Dataset excerpt:

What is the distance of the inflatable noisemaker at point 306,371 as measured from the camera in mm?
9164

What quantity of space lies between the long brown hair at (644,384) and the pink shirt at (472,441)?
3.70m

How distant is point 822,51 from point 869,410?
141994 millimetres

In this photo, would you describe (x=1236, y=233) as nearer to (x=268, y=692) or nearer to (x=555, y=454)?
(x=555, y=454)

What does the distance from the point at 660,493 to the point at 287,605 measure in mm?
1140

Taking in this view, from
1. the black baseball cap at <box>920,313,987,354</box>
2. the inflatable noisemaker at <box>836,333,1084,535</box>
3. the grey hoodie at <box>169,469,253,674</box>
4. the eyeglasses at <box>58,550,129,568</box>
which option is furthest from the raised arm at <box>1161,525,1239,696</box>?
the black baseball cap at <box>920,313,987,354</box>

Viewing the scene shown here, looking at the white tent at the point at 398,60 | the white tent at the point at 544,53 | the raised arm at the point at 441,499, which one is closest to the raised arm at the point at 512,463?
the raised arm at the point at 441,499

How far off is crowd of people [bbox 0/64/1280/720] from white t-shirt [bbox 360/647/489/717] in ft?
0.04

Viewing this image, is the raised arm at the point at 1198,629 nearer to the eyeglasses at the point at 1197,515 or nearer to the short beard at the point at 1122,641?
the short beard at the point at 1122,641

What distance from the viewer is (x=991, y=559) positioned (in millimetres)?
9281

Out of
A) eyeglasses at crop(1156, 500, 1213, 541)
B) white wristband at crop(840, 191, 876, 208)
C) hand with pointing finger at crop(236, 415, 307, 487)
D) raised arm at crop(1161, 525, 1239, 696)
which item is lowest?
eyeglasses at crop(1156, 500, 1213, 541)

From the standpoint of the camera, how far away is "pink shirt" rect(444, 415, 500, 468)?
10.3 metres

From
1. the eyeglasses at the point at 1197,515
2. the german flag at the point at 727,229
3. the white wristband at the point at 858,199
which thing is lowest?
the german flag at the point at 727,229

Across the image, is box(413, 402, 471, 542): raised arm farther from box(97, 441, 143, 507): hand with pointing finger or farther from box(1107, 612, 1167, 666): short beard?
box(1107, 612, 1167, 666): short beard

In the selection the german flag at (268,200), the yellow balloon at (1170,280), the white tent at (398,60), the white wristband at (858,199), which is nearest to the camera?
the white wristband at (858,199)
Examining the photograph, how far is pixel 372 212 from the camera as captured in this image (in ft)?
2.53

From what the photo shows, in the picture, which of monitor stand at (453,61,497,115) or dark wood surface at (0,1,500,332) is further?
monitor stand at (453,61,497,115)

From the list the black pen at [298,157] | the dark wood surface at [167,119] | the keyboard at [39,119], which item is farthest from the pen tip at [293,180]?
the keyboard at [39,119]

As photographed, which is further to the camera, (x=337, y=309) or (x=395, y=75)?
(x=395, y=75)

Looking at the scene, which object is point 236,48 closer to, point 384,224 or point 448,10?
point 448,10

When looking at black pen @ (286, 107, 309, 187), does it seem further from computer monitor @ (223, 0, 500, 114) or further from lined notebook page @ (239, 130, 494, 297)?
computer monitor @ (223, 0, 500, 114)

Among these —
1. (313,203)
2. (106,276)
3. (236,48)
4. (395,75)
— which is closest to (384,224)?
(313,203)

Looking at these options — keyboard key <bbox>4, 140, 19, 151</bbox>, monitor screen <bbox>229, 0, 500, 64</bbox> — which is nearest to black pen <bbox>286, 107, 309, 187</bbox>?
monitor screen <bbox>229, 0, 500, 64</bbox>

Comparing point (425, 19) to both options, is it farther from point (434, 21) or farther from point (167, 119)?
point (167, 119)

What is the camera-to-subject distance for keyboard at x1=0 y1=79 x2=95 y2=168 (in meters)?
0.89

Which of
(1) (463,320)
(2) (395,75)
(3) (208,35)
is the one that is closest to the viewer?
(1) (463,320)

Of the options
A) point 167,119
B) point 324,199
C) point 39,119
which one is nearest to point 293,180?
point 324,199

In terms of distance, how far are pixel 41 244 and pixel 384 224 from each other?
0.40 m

PROBLEM TO SOLVE>
Format every line of the dataset excerpt above as a JSON list of strings, one string per line, leaving out blank lines.

PROBLEM SOLUTION>
[
  "What is the distance of the inflatable noisemaker at point 306,371 as measured from the camera in mm?",
  "9164",
  "What quantity of space lies between the long brown hair at (644,384) and the pink shirt at (472,441)?",
  "3.70m",
  "How distant is point 822,51 from point 869,410?",
  "141994 millimetres",
  "In this photo, would you describe (x=1236, y=233) as nearer to (x=268, y=692) or nearer to (x=555, y=454)?",
  "(x=555, y=454)",
  "What does the distance from the point at 660,493 to the point at 287,605 measure in mm?",
  "1140",
  "Taking in this view, from",
  "1. the black baseball cap at <box>920,313,987,354</box>",
  "2. the inflatable noisemaker at <box>836,333,1084,535</box>",
  "3. the grey hoodie at <box>169,469,253,674</box>",
  "4. the eyeglasses at <box>58,550,129,568</box>",
  "which option is furthest from the raised arm at <box>1161,525,1239,696</box>?",
  "the black baseball cap at <box>920,313,987,354</box>",
  "Viewing the scene shown here, looking at the white tent at the point at 398,60 | the white tent at the point at 544,53 | the raised arm at the point at 441,499, which one is closest to the raised arm at the point at 512,463?",
  "the raised arm at the point at 441,499",
  "How far off is crowd of people [bbox 0/64/1280/720] from white t-shirt [bbox 360/647/489/717] in ft?",
  "0.04",
  "Viewing this image, is the raised arm at the point at 1198,629 nearer to the eyeglasses at the point at 1197,515 or nearer to the short beard at the point at 1122,641?",
  "the short beard at the point at 1122,641",
  "What distance from the viewer is (x=991, y=559) positioned (in millimetres)?",
  "9281",
  "Out of",
  "A) eyeglasses at crop(1156, 500, 1213, 541)",
  "B) white wristband at crop(840, 191, 876, 208)",
  "C) hand with pointing finger at crop(236, 415, 307, 487)",
  "D) raised arm at crop(1161, 525, 1239, 696)",
  "which item is lowest?",
  "eyeglasses at crop(1156, 500, 1213, 541)",
  "From the standpoint of the camera, how far away is \"pink shirt\" rect(444, 415, 500, 468)?",
  "10.3 metres",
  "From",
  "1. the eyeglasses at the point at 1197,515",
  "2. the german flag at the point at 727,229",
  "3. the white wristband at the point at 858,199",
  "which thing is lowest?",
  "the german flag at the point at 727,229",
  "Across the image, is box(413, 402, 471, 542): raised arm farther from box(97, 441, 143, 507): hand with pointing finger or farther from box(1107, 612, 1167, 666): short beard?",
  "box(1107, 612, 1167, 666): short beard",
  "In the selection the german flag at (268,200), the yellow balloon at (1170,280), the white tent at (398,60), the white wristband at (858,199), which is nearest to the camera?",
  "the white wristband at (858,199)",
  "Examining the photograph, how far is pixel 372 212 from the camera as captured in this image (in ft)?",
  "2.53",
  "From what the photo shows, in the picture, which of monitor stand at (453,61,497,115) or dark wood surface at (0,1,500,332) is further?",
  "monitor stand at (453,61,497,115)",
  "From the list the black pen at [298,157] | the dark wood surface at [167,119] | the keyboard at [39,119], which item is farthest from the pen tip at [293,180]?",
  "the keyboard at [39,119]",
  "As photographed, which is further to the camera, (x=337, y=309) or (x=395, y=75)?",
  "(x=395, y=75)",
  "Looking at the scene, which object is point 236,48 closer to, point 384,224 or point 448,10?",
  "point 448,10",
  "When looking at black pen @ (286, 107, 309, 187), does it seem further from computer monitor @ (223, 0, 500, 114) or further from lined notebook page @ (239, 130, 494, 297)?",
  "computer monitor @ (223, 0, 500, 114)",
  "Among these —",
  "1. (313,203)",
  "2. (106,276)",
  "3. (236,48)",
  "4. (395,75)",
  "— which is closest to (384,224)?",
  "(313,203)",
  "Looking at these options — keyboard key <bbox>4, 140, 19, 151</bbox>, monitor screen <bbox>229, 0, 500, 64</bbox> — which is nearest to black pen <bbox>286, 107, 309, 187</bbox>?",
  "monitor screen <bbox>229, 0, 500, 64</bbox>",
  "Comparing point (425, 19) to both options, is it farther from point (434, 21) or farther from point (167, 119)?",
  "point (167, 119)",
  "What is the camera-to-subject distance for keyboard at x1=0 y1=79 x2=95 y2=168 (in meters)?",
  "0.89",
  "Which of",
  "(1) (463,320)",
  "(2) (395,75)",
  "(3) (208,35)",
  "is the one that is closest to the viewer?",
  "(1) (463,320)",
  "Of the options",
  "A) point 167,119",
  "B) point 324,199",
  "C) point 39,119",
  "which one is nearest to point 293,180?",
  "point 324,199",
  "In terms of distance, how far are pixel 41 244 and pixel 384 224 from each other?",
  "0.40 m"
]